The two features that solve the above use cases in Kapiche are Alerting and Universal Search. We will mainly go over in detail A.2 in this first part of the blog and then a follow up part 2, we will go over Use Case H as examples to break down how they work.

For our first detailed case, we will show you how to bring in Slack data and report on emerging themes, which covers Use case A.2. These are topics of discussion that have appeared recently or substantially increased in frequency. We want to be automatically alerted to the occurrence themes we want to monitor e.g. staff wellbeing, swear words, we could also add some of our internal bullying policy as a theme. We do this so we don’t have to manually look for them in the product each day, so it fits better into our operational workday. We are now more proactively monitoring our staff wellbeing and policy compliance, and hopefully de-risking the environment we work in.

This is what we will endevour to setup.

Dataflow diagram

So how do we set this up? We first set up a Slack App and add the bot to the channels we want to pull data from. We used these instructions from Slack here. We will need one app to pull the data from Slack, this bot gets added to the channels you want to pull data from. We then set up our Data Pipeline to retrieve the Slack data. We use Airbyte for this https://docs.airbyte.com/integrations/sources/slack/. We set up Airbyte ELT to pull the Slack data into an S3 bucket. We have set up both Airbyte and Kapiche to pull new files daily. The second Slack Application, which we get the bot token for is the Kapiche bot that will send alerts to your slack, this bot needs much less access and probably only needs to be added to a single alerts channel. We then configure Slack notifications in Kapiche with the bot token we set up.

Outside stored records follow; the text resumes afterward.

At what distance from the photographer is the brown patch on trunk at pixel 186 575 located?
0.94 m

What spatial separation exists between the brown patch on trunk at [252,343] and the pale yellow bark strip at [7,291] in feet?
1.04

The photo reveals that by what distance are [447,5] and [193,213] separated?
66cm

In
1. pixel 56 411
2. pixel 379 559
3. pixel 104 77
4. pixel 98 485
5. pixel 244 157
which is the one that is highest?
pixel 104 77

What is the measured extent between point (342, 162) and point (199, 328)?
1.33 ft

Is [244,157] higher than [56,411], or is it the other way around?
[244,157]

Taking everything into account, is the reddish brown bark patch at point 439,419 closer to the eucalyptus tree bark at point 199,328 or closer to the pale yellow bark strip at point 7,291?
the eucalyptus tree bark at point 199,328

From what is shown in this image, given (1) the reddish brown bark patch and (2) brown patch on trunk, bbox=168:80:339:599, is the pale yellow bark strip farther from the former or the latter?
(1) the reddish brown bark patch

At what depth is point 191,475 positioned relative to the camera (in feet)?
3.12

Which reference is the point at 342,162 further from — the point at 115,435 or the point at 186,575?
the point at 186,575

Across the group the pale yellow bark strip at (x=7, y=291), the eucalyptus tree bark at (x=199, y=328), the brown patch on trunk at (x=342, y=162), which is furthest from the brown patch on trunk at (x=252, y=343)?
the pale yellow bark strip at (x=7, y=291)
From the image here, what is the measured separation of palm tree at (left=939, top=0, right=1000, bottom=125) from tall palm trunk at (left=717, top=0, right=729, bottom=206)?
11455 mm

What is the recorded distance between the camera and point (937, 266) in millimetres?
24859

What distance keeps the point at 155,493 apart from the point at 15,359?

Next we set up a theme to monitor. You will notice as we add terms, the ‘OR’ operator that we click on shows us synonyms. These are synonyms in the Slack dataset, so ‘Health’ has appeared 49 times and has a similarity score of .486, this score is based on a centroid of all the words currently in the query. This helps us build out more accurate themes and quicker. As a bonus we can also find misspelt words.

Synonyms

Now that we have our theme, we are going to set up an alert, using the Kapiche Radar. Here we set which Themes we want to monitor and alert on. If we have setup slack notifications it will also show an alert in Slack.

Radar Themes

Slack Alert

Now whenever new data gets added daily, our radar will monitor for verbatims/terms that match our theme and alert us, allowing us to be much more proactive with staff e.g. the above alerted us it found 16 new verbatims from the day before around the wellbeing of staff. We can then click on the “Explore” link and see what staff were saying and if it is anything we need to follow up about.

This is just a simple use case demonstrating how to proactively monitor staff wellbeing with Slack data. There is a wide array of other compliance challenges and scenarios. For example, universities in New Zealand have the code of practice for pastoral care https://www.education.govt.nz/news/new-code-of-practice-for-the-pastoral-care-of-tertiary-and-international-learners/. This kind of code of practice or regulation is going to become increasingly prevalent, as mental health becomes more front and centre. Using proactive NLP-based techniques as we have discussed will allow companies and institutions to stay ahead of the regulatory and standards curve and minimise organisational risk.